--- Start Source material ---

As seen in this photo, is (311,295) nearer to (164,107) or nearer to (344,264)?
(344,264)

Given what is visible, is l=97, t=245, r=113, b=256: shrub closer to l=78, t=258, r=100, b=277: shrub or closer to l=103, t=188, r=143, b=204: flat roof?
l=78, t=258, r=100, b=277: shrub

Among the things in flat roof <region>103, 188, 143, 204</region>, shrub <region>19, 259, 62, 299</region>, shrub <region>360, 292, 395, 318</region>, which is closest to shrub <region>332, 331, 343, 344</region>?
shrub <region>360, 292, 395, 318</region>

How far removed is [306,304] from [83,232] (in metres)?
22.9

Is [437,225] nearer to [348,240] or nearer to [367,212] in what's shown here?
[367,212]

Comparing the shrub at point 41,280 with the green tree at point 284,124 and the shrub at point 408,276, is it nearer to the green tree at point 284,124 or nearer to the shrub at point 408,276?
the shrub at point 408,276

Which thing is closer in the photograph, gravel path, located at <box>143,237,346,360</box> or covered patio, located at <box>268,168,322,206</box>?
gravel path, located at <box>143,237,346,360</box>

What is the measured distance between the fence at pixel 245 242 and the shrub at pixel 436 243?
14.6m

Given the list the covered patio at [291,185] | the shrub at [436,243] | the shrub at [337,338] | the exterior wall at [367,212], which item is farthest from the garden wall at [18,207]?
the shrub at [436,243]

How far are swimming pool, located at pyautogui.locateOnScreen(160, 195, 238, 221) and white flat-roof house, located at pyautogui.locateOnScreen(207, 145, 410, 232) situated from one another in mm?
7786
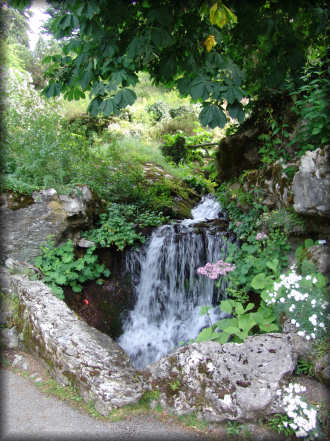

--- End Source material ---

Task details:
Rewrite all the records with each "covered patio" renamed to "terrace" and everything else unchanged. Leave the pictures out.

Finished exercise:
As seen in this photo, is (311,295) nearer to (164,107) or nearer to (344,264)?
(344,264)

Given what is visible, is l=97, t=245, r=113, b=256: shrub closer to l=78, t=258, r=100, b=277: shrub or closer to l=103, t=188, r=143, b=204: flat roof?
l=78, t=258, r=100, b=277: shrub

Among the things in flat roof <region>103, 188, 143, 204</region>, shrub <region>19, 259, 62, 299</region>, shrub <region>360, 292, 395, 318</region>, which is closest to shrub <region>332, 331, 343, 344</region>?
shrub <region>360, 292, 395, 318</region>

How far removed is [306,304] from [83,232] (in metres)?
22.9

Is [437,225] nearer to [348,240] or nearer to [367,212] in what's shown here?
[367,212]

Comparing the shrub at point 41,280 with the green tree at point 284,124 and the shrub at point 408,276, is it nearer to the green tree at point 284,124 or nearer to the shrub at point 408,276?
the shrub at point 408,276

Which thing is closer in the photograph, gravel path, located at <box>143,237,346,360</box> or terrace, located at <box>268,168,322,206</box>?
gravel path, located at <box>143,237,346,360</box>

What is the measured distance between the fence at pixel 245 242 and the shrub at pixel 436 243?
14.6m

Given the list the terrace at [291,185] | the shrub at [436,243] | the shrub at [337,338] | the exterior wall at [367,212], which item is farthest from the garden wall at [18,207]?
the shrub at [436,243]

How far are swimming pool, located at pyautogui.locateOnScreen(160, 195, 238, 221) and white flat-roof house, located at pyautogui.locateOnScreen(207, 145, 410, 232) situated from one another in mm?
7786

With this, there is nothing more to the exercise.